Оценить хоть что–то можно лишь тогда, когда тебе ведома тайна смирения, которую мы почти вправе назвать тайною тьмы. Тот, кто сказал: «Блаженны ничего не ожидающие, ибо они не разочаруются», недодумал и ошибся. Сказать надо иначе: «Блаженны ничего не ожидающие, ибо познают удивление». Если мы ничего не требуем, розы краснее для нас, чем для других, трава зеленее, солнце ярче. Блаженны, кто ничего не ждет, ибо они обретут города и горы; блаженны кроткие, ибо они наследуют землю [65]. Пока мы не поймем, что вещей, окружающих нас, могло не быть, мы не поймем, что они есть. Пока мы не увидим тьмы, мы не оценим света. Когда же мы увидим ее, свет покажется нам ослепительным, неожиданным и прекрасным. Одна из бесчисленных и диких шуток истины — в том, что мы не узнаем ничего, пока не поймем своего невежества.
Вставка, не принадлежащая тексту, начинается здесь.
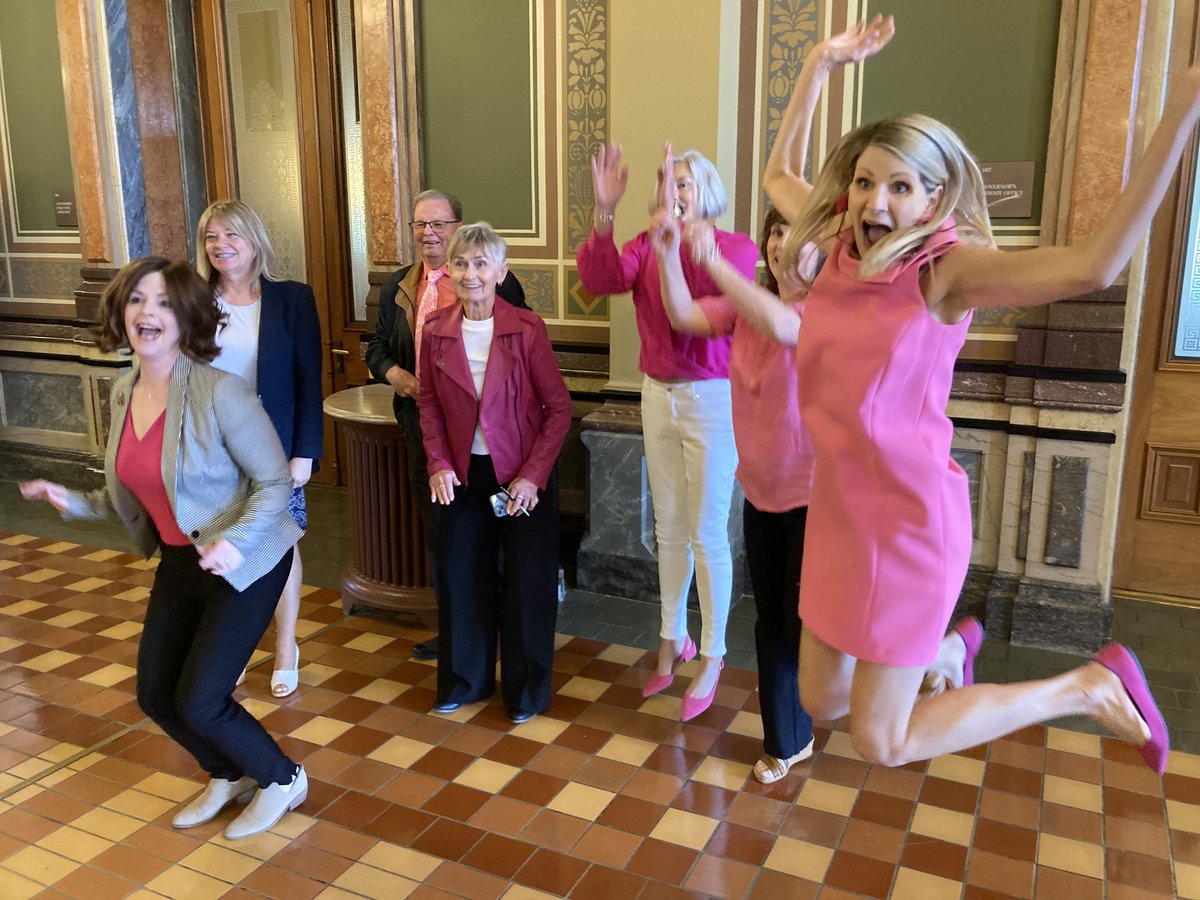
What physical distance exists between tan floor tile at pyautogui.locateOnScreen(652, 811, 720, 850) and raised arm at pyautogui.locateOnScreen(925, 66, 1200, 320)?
1526 millimetres

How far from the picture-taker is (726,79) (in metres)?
3.94

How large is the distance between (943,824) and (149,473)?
7.34 feet

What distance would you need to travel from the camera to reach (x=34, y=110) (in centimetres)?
621

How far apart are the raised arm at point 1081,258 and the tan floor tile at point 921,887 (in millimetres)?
1422

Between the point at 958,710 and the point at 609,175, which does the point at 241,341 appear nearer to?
the point at 609,175

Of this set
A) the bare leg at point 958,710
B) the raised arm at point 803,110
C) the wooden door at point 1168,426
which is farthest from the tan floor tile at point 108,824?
the wooden door at point 1168,426

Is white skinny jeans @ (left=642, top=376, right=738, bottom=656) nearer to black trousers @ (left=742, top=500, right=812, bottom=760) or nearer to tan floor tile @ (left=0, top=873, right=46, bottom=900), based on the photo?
black trousers @ (left=742, top=500, right=812, bottom=760)

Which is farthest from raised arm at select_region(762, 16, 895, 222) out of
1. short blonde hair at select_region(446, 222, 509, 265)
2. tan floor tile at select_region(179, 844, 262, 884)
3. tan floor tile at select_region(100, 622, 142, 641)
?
tan floor tile at select_region(100, 622, 142, 641)

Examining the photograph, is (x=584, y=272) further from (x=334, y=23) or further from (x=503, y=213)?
(x=334, y=23)

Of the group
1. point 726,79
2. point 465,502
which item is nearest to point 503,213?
point 726,79

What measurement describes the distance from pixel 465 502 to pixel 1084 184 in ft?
8.13

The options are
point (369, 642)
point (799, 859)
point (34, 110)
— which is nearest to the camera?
point (799, 859)

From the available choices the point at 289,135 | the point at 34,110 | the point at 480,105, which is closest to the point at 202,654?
the point at 480,105

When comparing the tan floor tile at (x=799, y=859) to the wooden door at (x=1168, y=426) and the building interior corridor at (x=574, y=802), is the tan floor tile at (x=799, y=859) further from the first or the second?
the wooden door at (x=1168, y=426)
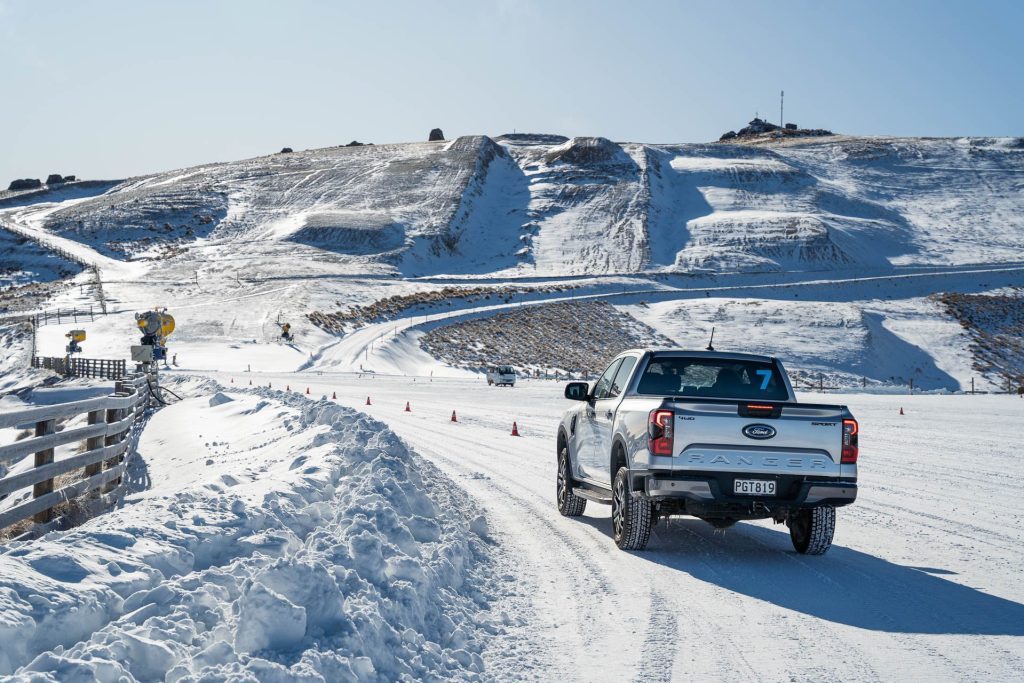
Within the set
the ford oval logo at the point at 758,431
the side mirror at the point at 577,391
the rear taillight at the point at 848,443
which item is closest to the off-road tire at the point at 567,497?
the side mirror at the point at 577,391

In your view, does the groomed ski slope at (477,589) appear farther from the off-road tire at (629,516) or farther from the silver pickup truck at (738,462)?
the silver pickup truck at (738,462)

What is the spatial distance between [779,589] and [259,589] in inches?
Answer: 174

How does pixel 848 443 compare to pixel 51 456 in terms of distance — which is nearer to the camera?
pixel 848 443

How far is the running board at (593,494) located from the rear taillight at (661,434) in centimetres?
153

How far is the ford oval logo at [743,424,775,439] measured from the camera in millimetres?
8422

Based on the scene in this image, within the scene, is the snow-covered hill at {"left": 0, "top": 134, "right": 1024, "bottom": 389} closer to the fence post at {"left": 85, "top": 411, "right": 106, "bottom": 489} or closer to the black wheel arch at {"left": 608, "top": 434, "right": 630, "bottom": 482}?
the fence post at {"left": 85, "top": 411, "right": 106, "bottom": 489}

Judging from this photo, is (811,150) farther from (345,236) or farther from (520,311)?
(520,311)

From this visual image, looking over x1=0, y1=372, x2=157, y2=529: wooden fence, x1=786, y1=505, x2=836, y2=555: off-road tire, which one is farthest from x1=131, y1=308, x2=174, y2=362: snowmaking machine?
x1=786, y1=505, x2=836, y2=555: off-road tire

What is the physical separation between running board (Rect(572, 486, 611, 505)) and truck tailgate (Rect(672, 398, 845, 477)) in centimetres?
166

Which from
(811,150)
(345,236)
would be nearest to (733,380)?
(345,236)

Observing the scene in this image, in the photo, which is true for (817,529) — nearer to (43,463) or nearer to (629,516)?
(629,516)

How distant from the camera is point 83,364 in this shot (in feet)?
153

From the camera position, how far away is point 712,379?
10.0 metres

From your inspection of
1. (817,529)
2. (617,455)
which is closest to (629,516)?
(617,455)
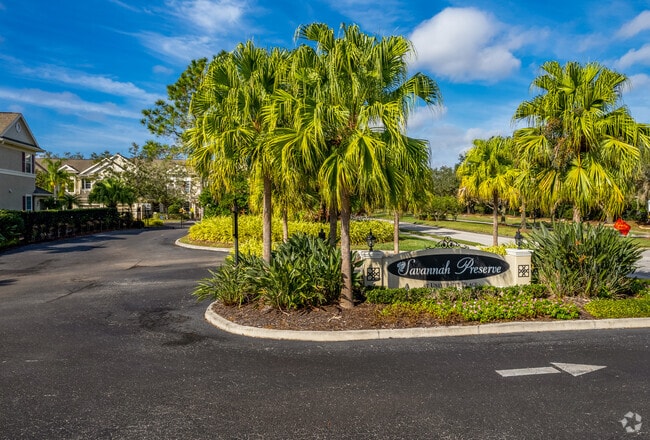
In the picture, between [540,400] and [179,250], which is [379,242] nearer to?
[179,250]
Вот он, единственный изъян в величии Шоу. Этот писатель не может стать поистине великим только потому, что ему трудно угодить. В нем нет смирения — самого мятежного из наших свойств, — и потому он так настойчиво проповедует сверхчеловека. Много лет он ругал людей за их отсталость и вдруг обнаружил со свойственным ему умом, что обычный, двуногий человек навряд ли может быть прогрессивным.